VANCOUVER, BRITISH COLUMBIA--(Marketwire - Jan. 23, 2013) - Messina Minerals Inc. (TSX VENTURE:MMI) ("Messina" or the "Company") announced today that the Board of Directors has determined to implement, subject to TSX Venture Exchange approval, a share consolidation of the issued and fully paid common shares without par value of the Company on the basis of five (5) pre-consolidation common shares for one (1) post-consolidation common share as authorized by the Company's shareholders at the Company's annual general meeting held on February 23, 2012. No fractional shares shall be issued in connection with the consolidation and any fractional shares resulting from the consolidation will be eliminated. The number of the Company's common shares outstanding is 62,915,810. The number of common shares outstanding following the consolidation will be 12,583,162. There will be no name change in conjunction with the share consolidation.
The Company currently has 3,900,000 outstanding warrants of which 2,500,000 are exercisable at $0.12 per share and 1,400,000 are exercisable at $0.10 per share. As a consequence of the share consolidation, the total number of warrants outstanding will be 780,000 comprised of 500,000 outstanding warrants with adjusted exercise price of $0.60 per share and 280,000 warrants with adjusted exercise price of $$0.50 per share.
The Company also has outstanding options to purchase up to 2,200,000 common shares of the Company issued to directors, officers, consultants and employees of the Company. Resulting from the consolidation, the options outstanding will be 440,000 and the exercise prices of these options will be adjusted in accordance with the consolidation ratio.

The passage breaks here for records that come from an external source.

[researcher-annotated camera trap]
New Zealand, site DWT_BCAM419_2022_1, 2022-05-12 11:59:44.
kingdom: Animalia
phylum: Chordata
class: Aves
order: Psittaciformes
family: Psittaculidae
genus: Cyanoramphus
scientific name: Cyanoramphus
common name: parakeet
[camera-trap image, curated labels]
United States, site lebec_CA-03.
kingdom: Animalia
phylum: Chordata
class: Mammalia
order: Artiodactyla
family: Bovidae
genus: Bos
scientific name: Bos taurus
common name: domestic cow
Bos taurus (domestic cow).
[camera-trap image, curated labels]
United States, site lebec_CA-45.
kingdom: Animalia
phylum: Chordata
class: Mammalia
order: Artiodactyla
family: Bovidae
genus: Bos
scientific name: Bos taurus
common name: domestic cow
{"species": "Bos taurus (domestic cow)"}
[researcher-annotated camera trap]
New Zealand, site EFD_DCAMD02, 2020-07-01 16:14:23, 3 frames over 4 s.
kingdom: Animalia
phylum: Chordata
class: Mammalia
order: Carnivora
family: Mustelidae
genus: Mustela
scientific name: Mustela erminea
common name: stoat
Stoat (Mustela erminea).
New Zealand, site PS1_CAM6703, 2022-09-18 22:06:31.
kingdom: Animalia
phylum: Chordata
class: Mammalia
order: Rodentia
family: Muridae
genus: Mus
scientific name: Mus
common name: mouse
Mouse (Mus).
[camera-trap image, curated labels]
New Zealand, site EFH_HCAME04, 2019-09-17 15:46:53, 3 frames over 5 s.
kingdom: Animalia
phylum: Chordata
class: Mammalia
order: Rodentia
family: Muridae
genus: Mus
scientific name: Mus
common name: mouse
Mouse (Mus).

The Company also announced today the approval by the Board of Directors of an advance notice policy (the "Policy") on January 22, 2013, which Policy, among other things, includes a provision that requires advance notice to the Company in circumstances where nominations of persons for election to the Board of Directors are made by shareholders of the Company other than pursuant to: (i) a requisition of a meeting made pursuant to the provisions of the Business Corporations Act (British Columbia) (the "Act"); or (ii) a shareholder proposal made pursuant to the provisions of the Act.
Among other things, the Policy fixes a deadline by which holders of record of common shares of the Company must submit director nominations to the Company prior to any annual or special meeting of shareholders and sets forth the information that a shareholder must include in the notice to the Company for the notice to be in proper written form.
In the case of an annual meeting of shareholders, notice to the Company must be made not less than 30 nor more than 65 days prior to the date of the annual meeting; provided, however, that, in the event that the annual meeting is to be held on a date that is less than 50 days after the date on which the first public announcement of the date of the annual meeting was made, notice may be made not later than the close of business on the 10th day following such public announcement.
In the case of a special meeting of shareholders (which is not also an annual meeting), notice to the Company must be made not later than the close of business on the 15th day following the day on which the first public announcement of the date of the special meeting was made.
The Policy is effective as of the date it was approved. With respect to the annual general meeting of shareholders of the Company (the "Meeting") to be held on February 21, 2013, any notice delivered to the Company prior to the close of business on February 6, 2013 shall be deemed to have been timely delivered.
The full text of the Policy is available via SEDAR at www.sedar.com or upon request by contacting the Corporate Secretary of the Company at (604) 688-1508 or by e-mail at email@example.com.
ON BEHALF OF THE BOARD OF DIRECTORS OF
MESSINA MINERALS INC.
Peter Tallman, President
Neither TSX Venture Exchange nor its Regulation Services Provider (as that term is defined in the policies of the TSX Venture Exchange) accepts responsibility for the adequacy or accuracy of this release.